Uma pesquisa rápida revela o essencial sobre o prodígio mais desconhecido da nação: Medawar era filho de um libanês e uma inglesa. Sua família veio para cá quando o patriarca, sócio de uma empresa inglesa que fabricava próteses e instrumentos de dentista, visitou a capital fluminense para instalar uma filial na rua do Ouvidor. O casal gostou do que viu e ficou por aqui mesmo: eles tiveram quatro filhos, morreram e foram enterrados no Brasil.

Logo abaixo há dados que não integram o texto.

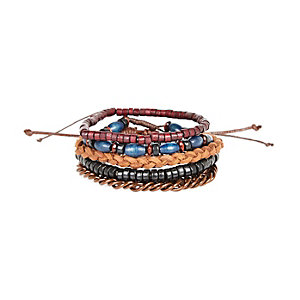 Red woven bracelet pack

Medawar pai não era bobo: apesar de gostar do país tropical, sabia que ter um passaporte inglês não faz mal a ninguém. Registrou suas quatro crias tanto aqui como na terra da rainha Elizabeth. Com 14 anos, o Peter adolescente aproveitou sua dupla cidadania para fazer o colegial na Europa — e como já era um gênio desde cedo, emendou uma graduação em zoologia em Oxford. Coisa fina.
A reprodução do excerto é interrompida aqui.